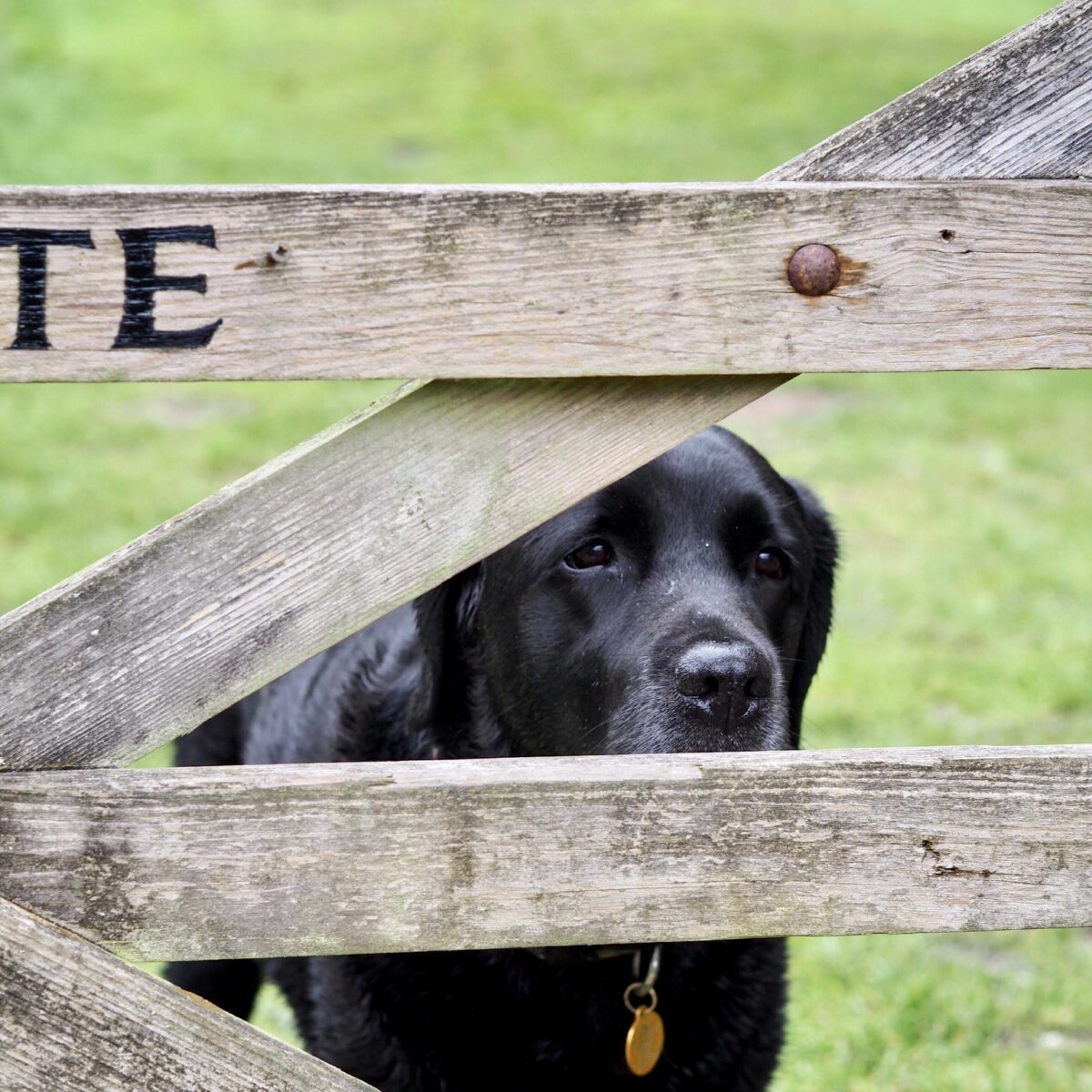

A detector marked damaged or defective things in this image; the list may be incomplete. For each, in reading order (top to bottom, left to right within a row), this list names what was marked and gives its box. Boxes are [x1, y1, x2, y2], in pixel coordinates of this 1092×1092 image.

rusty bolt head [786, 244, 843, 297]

...

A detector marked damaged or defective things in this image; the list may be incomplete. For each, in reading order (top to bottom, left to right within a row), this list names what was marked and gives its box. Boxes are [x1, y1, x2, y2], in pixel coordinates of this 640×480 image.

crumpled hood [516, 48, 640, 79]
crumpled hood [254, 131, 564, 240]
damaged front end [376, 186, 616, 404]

==

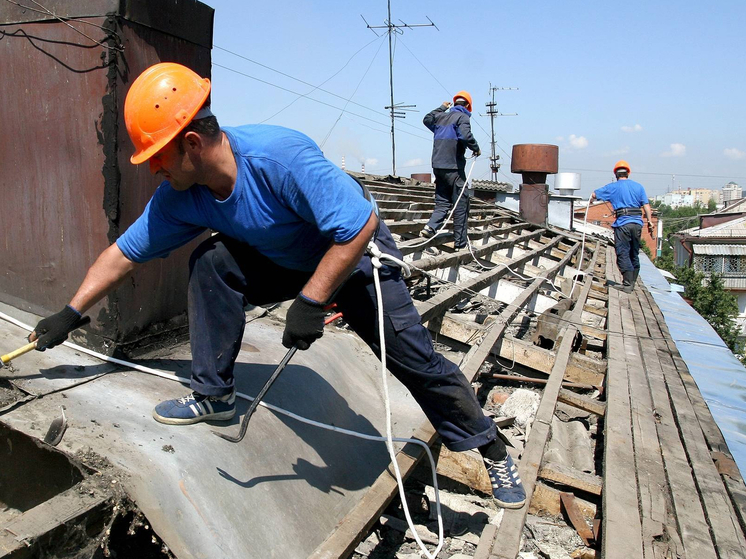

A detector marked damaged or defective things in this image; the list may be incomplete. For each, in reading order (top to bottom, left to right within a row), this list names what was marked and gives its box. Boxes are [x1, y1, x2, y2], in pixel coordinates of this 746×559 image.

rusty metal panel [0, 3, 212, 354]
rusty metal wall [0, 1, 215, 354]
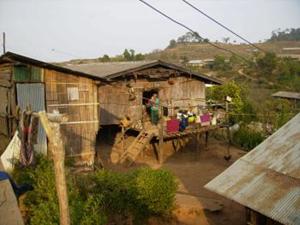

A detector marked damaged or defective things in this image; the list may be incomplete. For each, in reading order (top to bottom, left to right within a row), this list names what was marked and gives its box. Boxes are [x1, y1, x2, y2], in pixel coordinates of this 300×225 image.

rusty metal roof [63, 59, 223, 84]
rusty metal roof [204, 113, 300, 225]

▶ [YOUR GOAL]: Please edit the records starting with the line containing "this 300×225 image." and going on through the line containing "rusty metal roof [204, 113, 300, 225]", replacing "damaged or defective things" with "damaged or faulty items" and leaving everything else unchanged. Give back only those lines.

▶ [SOLUTION TO THE PROBLEM]:
A detector marked damaged or faulty items in this image; the list may be incomplete. For each, in reading order (top to bottom, left to right within a row), this list names what was marked and gives its box. Boxes are [x1, y1, x2, y2], in pixel coordinates of this 300×225 image.

rusty metal roof [63, 59, 223, 84]
rusty metal roof [204, 113, 300, 225]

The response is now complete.